The LITRG response recognised that there can be benefits from HMRC gathering additional data that is relevant to taxpayers’ tax liabilities. However, we raised a few concerns in relation to the proposals in the consultation document.
We noted that HMRC could make more use of the data in its possession to improve the taxpayer experience, rather than focusing purely on minimising the tax gap. Use of data that results in HMRC assisting taxpayers to benefit from the reliefs, allowances and deductions they are entitled to will help to build trust in HMRC and the tax system. This in turn will help to improve compliance.

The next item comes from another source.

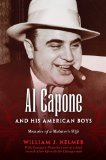 Al Capone and His American Boys Memoirs of a Mobster's Wife 2011 9780253356062 Front Cover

LITRG is concerned that HMRC do not currently make best use of the data they already gather. While we accept that there are sound arguments in some cases for gathering more data, in general we think the starting point should be to focus on making best use of the data it already collects.
In relation to most of the options put forward in the consultation document, the foremost argument for collecting the data is to assist the government in other areas of policy, rather than tax. We have requested clarification as to whether HMRC is the appropriate body to collect and use the various types of data included in the consultation.
Finally, the HMRC consultation proposed that it will be mandatory to provide the data and that penalties will apply where it is not provided. We raised a few questions, including whether HMRC have the appropriate resources or expertise to exercise judgement as to whether a piece of data is accurate or complete.
The ATT response made many of the same points as CIOT and LITRG. It also noted that the consultation concerned two very distinct types of data: data which (in the words of the consultation) could contribute to building a trusted, modern tax administration; and data which could contribute to improving government policy making. We noted that the two categories raised different considerations. We also noted that turning attention to the collection of additional data could adversely impact HMRC’s existing data projects, such as the further development of the Single Digital Account.
ATT said that there needed to be a clearer articulation of the intended application of the additional data and its value within that context to determine whether the additional burden imposed on those required to provide the data was proportionate to that value.
In relation to the collection of data other than for the purposes of tax administration, we made the case for separate and early consultation on the legislative framework required to enable that collection. We noted in particular that this should consider the relevance and design of sanctions for non-compliance, the related safeguards and the GDPR implications. We added that this separate consultation on the framework should be brought forward before the wider data collection project was progressed.
The CIOT’s full response can be found here: www.tax.org.uk/ref989.
LITRG’s full response can be found here: www.litrg.org.uk/ref2690.
The ATT response can be found here: www.att.org.uk/ref404.